What is needed ->
Can you rewrite the lines from the one containing "Полетный контроллер YSIDO" through the one containing "MARTHA ARGERICH AND", inclusive, with "Pipe" replaced by "Tube" and everything else left as it is?

Data shown ->
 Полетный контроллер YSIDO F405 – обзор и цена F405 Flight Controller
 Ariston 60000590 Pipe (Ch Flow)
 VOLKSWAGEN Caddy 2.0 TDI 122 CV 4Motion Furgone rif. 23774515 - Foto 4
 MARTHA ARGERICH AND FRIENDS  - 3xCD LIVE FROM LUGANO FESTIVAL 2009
...
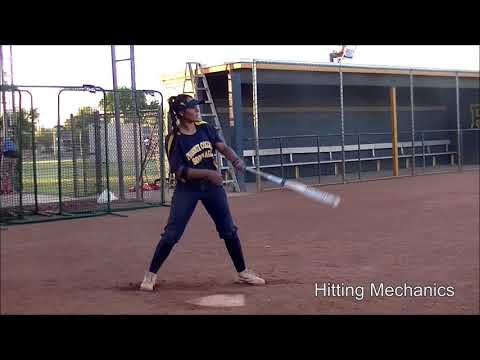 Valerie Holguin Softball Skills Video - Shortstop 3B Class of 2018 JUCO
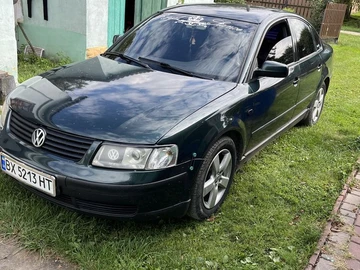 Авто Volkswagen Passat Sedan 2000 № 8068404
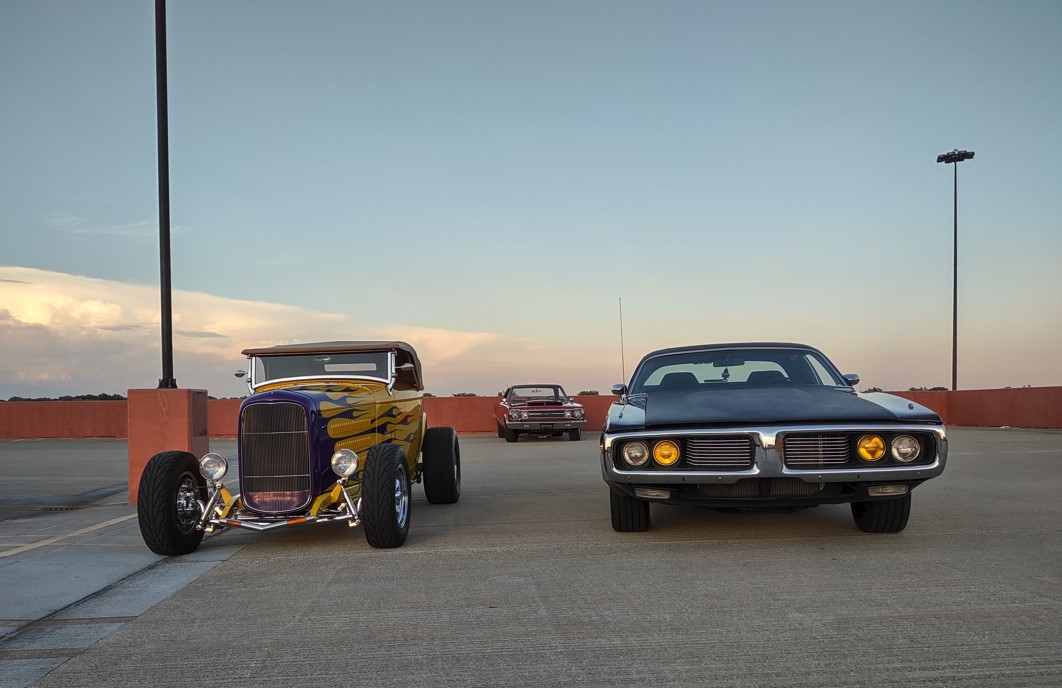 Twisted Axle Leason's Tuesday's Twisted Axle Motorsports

Task answer ->
 Полетный контроллер YSIDO F405 – обзор и цена F405 Flight Controller
 Ariston 60000590 Tube (Ch Flow)
 VOLKSWAGEN Caddy 2.0 TDI 122 CV 4Motion Furgone rif. 23774515 - Foto 4
 MARTHA ARGERICH AND FRIENDS  - 3xCD LIVE FROM LUGANO FESTIVAL 2009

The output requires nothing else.